-------- EXCERPT PROVIDED --------

Unsung heroes of the track

  • Getting their hands dirty: Jordan Fletcher, left, Antoine Smith, centre, of Team Intrepid, and Anthony Gachalian, Walk Tall Racing make valuable contributions as mechanics in the Bermuda Karting Club Series. Fletcher is David Selley’s mechanic

(Photograph by Akil Simmons)

    Getting their hands dirty: Jordan Fletcher, left, Antoine Smith, centre, of Team Intrepid, and Anthony Gachalian, Walk Tall Racing make valuable contributions as mechanics in the Bermuda Karting Club Series. Fletcher is David Selley’s mechanic (Photograph by Akil Simmons)

On the face of it, the role of team mechanic might not seem the most glamorous or gratifying job in karting.

Hours spent leaning over engines, grease under the nails, performing check after check after check, not to mention the inevitable finger pointing that occurs when the kart breaks down on the track.

It is the drivers who rightly enjoy the limelight, with their celebratory doughnuts and champagne celebrations, but few would contend that the exploits of the tuners behind the scenes are just as important to any chequered-flag triumph.

Just ask Jordan Fletcher, Anthony Gachalian and Antoine Smith, three of the vital cogs in the Bermuda Karting Club machinery.

The three mechanics balk at suggestions that they are the “unsung heroes” of the sport, but it is likely their respective drivers David Selley, Scott Barnes and Richard Walker-Talbot would argue otherwise.

Smith, of Team Intrepid, takes great pride in being the mechanic of Barnes, the island’s top driver, and says he savours title victories just as much as any driver.

“I was approached by my brother Andre Durham — he helps out with Scott — and I’ve been hooked ever since,” says Smith, who has been involved in karting for 2˝ years.

--------

> _INSTRUCTION A_:
Output the passage of the karting article that opens with the words "On the face" and closes with "Karting Club machinery.".
> _INSTRUCTION B_:
Update the entries from their start through the line containing "Instances as JSON" by replacing "attached" with "included". Return only those lines, with everything else unchanged.
The article and the entries are unrelated to each other.

-------- MATERIAL PROVIDED --------

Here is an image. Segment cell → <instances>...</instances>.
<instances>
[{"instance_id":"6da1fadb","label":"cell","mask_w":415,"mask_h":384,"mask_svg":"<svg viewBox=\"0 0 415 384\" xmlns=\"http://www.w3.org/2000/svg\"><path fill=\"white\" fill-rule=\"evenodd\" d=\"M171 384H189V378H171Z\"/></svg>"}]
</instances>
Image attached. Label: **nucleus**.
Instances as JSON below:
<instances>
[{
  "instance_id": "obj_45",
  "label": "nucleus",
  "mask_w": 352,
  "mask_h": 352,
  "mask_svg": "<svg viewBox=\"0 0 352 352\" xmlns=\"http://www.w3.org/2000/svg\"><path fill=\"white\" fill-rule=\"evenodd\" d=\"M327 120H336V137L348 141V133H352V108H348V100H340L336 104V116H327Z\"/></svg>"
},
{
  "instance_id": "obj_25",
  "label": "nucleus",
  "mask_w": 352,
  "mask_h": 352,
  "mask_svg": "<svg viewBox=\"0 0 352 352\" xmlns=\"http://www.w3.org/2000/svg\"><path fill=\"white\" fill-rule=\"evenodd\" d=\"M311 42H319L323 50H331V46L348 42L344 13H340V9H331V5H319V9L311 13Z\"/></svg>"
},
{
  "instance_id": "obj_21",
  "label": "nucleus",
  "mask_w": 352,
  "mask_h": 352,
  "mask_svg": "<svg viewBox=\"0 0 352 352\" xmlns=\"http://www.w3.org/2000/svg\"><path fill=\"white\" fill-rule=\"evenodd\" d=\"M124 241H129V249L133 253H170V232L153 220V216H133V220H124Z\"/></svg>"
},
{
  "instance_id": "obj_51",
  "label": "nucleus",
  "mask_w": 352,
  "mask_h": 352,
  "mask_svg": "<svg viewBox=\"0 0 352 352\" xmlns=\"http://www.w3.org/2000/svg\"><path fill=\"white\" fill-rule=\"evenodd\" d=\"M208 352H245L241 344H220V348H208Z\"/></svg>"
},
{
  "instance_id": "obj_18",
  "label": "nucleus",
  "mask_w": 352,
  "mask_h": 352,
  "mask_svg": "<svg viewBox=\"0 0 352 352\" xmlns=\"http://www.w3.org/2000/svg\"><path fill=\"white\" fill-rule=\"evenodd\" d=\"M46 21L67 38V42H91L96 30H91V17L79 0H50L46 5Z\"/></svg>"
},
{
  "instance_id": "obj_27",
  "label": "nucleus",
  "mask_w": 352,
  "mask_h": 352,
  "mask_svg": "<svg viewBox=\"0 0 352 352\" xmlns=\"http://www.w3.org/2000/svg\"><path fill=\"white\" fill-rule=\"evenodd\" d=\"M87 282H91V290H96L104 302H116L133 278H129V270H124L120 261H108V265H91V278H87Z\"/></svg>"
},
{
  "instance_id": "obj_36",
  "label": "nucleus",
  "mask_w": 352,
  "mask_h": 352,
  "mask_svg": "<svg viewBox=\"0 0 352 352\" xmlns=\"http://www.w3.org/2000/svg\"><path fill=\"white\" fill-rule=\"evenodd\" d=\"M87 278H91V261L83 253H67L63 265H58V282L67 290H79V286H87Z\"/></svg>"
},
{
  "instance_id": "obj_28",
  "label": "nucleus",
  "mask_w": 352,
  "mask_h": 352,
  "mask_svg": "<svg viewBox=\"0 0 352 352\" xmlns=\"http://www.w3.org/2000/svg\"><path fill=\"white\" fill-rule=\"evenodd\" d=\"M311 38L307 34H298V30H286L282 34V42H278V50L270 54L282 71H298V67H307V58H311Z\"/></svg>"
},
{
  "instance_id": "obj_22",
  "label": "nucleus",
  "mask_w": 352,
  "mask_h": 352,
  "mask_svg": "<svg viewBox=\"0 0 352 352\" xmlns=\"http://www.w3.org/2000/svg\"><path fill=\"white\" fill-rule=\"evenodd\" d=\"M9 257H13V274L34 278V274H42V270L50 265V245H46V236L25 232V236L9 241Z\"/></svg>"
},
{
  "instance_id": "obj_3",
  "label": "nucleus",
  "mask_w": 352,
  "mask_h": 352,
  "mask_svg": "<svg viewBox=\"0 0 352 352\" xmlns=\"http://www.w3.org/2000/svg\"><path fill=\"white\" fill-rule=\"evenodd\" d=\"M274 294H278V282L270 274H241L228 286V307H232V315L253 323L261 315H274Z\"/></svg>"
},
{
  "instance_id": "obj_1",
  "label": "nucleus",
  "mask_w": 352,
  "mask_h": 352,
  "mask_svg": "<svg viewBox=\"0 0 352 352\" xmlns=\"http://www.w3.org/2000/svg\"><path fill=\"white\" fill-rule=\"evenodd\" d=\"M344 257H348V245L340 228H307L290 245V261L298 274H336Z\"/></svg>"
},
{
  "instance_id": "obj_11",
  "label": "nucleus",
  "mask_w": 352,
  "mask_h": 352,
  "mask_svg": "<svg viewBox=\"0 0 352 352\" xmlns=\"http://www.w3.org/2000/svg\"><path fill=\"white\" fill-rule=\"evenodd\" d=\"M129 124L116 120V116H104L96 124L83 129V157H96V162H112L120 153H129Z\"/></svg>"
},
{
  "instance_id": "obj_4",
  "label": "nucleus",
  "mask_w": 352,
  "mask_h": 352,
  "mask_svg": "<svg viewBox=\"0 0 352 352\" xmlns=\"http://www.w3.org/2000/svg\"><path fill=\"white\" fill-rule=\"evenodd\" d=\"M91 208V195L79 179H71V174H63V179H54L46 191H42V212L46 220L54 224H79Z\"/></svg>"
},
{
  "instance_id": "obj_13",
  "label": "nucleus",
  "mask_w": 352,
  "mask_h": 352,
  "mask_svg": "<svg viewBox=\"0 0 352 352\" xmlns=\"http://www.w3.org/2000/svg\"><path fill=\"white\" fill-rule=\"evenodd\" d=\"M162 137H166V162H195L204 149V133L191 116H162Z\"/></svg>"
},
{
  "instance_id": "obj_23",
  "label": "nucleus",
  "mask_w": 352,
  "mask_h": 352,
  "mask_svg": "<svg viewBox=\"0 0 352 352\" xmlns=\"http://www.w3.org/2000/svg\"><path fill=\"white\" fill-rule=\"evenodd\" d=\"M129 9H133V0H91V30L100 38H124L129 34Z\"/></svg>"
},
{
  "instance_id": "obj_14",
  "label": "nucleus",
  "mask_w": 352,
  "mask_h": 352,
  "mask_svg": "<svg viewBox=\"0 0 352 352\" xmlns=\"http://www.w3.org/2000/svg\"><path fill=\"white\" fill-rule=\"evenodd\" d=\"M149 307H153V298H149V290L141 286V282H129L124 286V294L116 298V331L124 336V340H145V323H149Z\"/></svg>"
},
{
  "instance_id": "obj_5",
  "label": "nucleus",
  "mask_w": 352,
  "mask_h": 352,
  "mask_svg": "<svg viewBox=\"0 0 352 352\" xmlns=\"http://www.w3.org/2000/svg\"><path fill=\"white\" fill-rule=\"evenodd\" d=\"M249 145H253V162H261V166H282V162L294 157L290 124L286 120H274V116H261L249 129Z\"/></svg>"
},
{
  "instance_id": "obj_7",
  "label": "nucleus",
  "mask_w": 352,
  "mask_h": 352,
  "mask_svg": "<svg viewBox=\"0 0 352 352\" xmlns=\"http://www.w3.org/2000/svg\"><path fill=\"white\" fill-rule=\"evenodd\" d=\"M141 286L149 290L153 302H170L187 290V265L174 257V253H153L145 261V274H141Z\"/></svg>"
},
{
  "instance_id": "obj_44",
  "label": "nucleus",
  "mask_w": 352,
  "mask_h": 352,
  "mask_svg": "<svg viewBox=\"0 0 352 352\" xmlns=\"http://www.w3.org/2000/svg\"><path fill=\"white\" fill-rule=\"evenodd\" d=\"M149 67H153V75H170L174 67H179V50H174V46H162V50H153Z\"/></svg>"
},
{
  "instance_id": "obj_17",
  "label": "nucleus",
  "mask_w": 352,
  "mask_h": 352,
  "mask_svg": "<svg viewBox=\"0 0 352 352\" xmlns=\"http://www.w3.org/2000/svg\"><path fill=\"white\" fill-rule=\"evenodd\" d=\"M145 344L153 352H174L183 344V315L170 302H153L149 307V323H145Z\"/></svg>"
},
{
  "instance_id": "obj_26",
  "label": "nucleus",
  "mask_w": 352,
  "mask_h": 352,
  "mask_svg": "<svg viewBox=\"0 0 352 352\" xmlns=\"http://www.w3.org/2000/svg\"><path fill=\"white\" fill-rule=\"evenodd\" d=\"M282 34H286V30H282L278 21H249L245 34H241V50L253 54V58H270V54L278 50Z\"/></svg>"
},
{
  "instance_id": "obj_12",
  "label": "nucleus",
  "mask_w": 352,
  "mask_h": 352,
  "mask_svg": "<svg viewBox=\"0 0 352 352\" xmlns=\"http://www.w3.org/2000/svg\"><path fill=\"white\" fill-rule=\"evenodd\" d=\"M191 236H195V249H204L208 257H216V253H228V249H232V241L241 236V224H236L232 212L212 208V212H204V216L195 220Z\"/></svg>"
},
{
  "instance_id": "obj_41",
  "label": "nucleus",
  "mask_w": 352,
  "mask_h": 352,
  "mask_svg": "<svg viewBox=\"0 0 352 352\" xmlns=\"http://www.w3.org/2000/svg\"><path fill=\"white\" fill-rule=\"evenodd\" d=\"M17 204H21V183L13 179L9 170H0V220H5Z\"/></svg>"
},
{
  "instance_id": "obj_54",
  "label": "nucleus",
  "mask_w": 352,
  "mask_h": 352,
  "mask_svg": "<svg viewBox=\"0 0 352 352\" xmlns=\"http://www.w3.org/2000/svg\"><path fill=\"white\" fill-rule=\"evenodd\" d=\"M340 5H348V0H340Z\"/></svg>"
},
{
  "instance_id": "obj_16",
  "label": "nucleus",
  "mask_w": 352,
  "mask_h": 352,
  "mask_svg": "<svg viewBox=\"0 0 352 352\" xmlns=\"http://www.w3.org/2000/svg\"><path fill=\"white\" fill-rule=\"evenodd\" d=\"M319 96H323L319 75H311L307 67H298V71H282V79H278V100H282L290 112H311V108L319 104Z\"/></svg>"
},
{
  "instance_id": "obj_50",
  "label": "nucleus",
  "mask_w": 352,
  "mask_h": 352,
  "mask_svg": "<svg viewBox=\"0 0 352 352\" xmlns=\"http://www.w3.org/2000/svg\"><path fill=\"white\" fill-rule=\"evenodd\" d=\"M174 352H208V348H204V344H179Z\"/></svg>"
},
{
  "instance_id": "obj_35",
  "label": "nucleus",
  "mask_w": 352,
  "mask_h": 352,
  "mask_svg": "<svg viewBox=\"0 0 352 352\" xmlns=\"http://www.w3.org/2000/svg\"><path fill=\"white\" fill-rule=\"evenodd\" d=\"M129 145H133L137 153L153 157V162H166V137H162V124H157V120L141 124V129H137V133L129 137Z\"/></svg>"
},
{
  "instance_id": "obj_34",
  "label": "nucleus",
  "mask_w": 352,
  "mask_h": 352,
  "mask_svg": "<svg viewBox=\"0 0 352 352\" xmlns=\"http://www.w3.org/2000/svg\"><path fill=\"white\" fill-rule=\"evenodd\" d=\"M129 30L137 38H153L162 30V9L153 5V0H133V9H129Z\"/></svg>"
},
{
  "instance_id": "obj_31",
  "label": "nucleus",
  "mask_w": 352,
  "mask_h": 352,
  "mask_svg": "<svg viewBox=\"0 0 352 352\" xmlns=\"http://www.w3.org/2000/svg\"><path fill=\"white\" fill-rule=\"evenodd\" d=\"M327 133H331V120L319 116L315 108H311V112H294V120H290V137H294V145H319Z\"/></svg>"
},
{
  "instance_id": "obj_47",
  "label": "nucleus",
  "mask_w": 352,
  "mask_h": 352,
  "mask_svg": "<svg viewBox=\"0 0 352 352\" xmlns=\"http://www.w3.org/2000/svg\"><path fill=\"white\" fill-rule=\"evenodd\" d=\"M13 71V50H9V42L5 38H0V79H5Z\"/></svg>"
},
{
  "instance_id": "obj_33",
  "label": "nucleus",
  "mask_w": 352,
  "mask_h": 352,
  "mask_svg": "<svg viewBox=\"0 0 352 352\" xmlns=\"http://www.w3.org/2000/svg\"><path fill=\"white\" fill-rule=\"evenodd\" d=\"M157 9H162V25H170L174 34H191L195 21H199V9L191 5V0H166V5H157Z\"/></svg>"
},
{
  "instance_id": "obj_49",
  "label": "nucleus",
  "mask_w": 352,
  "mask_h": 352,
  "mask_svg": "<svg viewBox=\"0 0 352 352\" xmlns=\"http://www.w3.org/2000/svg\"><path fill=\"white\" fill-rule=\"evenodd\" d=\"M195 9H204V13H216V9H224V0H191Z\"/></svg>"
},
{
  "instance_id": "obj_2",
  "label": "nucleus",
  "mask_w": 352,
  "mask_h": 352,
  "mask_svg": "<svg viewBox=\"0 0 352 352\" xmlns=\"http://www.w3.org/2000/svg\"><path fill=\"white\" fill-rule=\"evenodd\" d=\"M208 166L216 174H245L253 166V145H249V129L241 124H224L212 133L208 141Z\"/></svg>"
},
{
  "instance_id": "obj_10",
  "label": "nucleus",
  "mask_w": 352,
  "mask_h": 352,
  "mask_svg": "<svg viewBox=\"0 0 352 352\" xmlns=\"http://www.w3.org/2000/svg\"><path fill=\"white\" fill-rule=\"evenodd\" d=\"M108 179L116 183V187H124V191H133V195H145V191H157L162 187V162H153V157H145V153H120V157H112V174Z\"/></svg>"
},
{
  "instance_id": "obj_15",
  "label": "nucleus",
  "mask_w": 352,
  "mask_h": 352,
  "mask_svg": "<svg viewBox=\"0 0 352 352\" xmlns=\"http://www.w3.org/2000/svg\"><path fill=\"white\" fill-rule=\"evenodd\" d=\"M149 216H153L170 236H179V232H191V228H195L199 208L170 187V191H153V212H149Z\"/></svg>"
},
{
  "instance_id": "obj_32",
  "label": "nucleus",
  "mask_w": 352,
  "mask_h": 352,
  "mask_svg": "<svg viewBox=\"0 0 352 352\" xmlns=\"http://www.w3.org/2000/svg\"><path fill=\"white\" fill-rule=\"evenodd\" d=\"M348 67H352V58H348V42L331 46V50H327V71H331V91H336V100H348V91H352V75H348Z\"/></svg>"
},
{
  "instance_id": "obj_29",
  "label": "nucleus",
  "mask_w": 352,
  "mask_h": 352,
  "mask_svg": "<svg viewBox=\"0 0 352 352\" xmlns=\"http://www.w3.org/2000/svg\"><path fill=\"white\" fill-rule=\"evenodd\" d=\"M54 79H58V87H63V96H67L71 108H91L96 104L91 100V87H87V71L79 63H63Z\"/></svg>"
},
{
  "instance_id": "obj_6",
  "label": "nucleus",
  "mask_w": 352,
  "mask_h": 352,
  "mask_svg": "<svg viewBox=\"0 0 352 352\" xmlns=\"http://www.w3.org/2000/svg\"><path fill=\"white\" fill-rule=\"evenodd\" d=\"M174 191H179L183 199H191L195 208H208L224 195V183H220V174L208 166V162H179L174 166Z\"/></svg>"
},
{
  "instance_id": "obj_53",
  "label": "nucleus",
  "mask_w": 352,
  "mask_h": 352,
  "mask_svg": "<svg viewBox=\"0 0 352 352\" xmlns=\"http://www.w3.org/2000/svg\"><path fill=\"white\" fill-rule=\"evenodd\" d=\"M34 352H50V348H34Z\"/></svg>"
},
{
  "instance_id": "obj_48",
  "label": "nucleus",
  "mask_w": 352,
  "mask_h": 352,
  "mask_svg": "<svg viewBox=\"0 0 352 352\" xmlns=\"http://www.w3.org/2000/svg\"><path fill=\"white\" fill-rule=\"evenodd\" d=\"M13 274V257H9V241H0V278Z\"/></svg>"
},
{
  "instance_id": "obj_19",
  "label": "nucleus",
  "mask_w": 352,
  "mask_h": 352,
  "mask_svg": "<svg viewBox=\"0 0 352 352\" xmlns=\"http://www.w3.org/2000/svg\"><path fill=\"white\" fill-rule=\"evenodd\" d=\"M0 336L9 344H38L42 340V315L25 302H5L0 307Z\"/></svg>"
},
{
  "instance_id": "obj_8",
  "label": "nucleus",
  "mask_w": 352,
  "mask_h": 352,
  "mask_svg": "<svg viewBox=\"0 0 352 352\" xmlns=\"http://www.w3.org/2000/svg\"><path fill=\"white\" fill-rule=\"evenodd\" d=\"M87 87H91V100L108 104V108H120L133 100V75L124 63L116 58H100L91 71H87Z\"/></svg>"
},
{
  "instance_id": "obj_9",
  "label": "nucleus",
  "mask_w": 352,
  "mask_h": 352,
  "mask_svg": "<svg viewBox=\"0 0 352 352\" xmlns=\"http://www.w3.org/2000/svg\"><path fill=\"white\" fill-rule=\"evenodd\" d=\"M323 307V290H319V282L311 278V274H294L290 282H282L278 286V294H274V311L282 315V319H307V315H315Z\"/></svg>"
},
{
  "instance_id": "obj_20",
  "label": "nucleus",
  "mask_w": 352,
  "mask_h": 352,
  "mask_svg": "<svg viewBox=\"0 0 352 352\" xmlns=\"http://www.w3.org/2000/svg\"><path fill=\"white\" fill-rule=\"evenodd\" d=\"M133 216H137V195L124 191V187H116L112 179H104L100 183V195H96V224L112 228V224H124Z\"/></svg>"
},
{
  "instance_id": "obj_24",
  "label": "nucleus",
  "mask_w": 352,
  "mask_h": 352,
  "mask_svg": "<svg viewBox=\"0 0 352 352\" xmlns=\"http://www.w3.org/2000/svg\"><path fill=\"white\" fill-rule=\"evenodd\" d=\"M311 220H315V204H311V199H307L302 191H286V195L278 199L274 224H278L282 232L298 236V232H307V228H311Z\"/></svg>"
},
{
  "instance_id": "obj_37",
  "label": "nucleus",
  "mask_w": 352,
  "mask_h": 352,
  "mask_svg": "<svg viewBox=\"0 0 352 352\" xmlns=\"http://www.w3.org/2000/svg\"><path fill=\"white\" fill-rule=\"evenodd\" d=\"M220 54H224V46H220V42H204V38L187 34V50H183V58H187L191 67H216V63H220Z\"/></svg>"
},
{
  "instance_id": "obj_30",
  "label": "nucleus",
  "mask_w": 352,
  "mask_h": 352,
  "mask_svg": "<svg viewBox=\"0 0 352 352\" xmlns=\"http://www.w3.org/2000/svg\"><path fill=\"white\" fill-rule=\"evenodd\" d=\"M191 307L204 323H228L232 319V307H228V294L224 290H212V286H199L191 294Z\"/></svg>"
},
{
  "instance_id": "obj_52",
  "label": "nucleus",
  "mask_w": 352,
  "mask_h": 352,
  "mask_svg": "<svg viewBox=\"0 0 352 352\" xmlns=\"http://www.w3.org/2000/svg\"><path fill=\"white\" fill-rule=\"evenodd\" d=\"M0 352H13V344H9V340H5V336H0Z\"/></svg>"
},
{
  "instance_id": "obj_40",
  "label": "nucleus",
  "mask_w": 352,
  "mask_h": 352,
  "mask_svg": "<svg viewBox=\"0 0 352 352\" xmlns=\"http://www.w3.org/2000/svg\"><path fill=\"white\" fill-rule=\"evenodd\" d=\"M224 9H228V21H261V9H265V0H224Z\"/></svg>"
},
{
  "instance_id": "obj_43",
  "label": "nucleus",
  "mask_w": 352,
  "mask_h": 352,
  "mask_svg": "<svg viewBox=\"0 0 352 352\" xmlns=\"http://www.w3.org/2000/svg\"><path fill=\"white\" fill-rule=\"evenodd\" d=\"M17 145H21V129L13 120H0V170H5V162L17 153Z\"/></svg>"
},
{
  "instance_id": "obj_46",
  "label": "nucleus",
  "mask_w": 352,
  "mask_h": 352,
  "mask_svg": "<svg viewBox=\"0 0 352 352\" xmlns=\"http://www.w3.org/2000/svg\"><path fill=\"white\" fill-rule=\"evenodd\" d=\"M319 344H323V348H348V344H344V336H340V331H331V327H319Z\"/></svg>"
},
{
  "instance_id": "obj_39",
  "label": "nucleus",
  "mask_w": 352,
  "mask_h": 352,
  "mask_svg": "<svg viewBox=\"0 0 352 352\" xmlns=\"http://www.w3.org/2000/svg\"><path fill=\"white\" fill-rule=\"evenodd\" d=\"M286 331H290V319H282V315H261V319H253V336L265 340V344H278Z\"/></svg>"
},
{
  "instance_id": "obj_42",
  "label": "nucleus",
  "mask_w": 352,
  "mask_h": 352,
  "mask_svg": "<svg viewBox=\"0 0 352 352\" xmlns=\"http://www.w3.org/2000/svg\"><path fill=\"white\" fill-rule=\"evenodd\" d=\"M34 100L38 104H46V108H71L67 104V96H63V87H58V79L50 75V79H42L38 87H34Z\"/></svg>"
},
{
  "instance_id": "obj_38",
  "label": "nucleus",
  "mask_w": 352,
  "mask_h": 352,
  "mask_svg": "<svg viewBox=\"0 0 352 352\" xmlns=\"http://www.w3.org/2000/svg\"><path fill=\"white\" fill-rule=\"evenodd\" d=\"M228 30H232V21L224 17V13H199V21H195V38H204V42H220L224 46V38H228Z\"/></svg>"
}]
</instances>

--------

> _OUTPUT A_:
On the face of it, the role of team mechanic might not seem the most glamorous or gratifying job in karting.

Hours spent leaning over engines, grease under the nails, performing check after check after check, not to mention the inevitable finger pointing that occurs when the kart breaks down on the track.

It is the drivers who rightly enjoy the limelight, with their celebratory doughnuts and champagne celebrations, but few would contend that the exploits of the tuners behind the scenes are just as important to any chequered-flag triumph.

Just ask Jordan Fletcher, Anthony Gachalian and Antoine Smith, three of the vital cogs in the Bermuda Karting Club machinery.

> _OUTPUT B_:
Here is an image. Segment cell → <instances>...</instances>.
<instances>
[{"instance_id":"6da1fadb","label":"cell","mask_w":415,"mask_h":384,"mask_svg":"<svg viewBox=\"0 0 415 384\" xmlns=\"http://www.w3.org/2000/svg\"><path fill=\"white\" fill-rule=\"evenodd\" d=\"M171 384H189V378H171Z\"/></svg>"}]
</instances>
Image included. Label: **nucleus**.
Instances as JSON below:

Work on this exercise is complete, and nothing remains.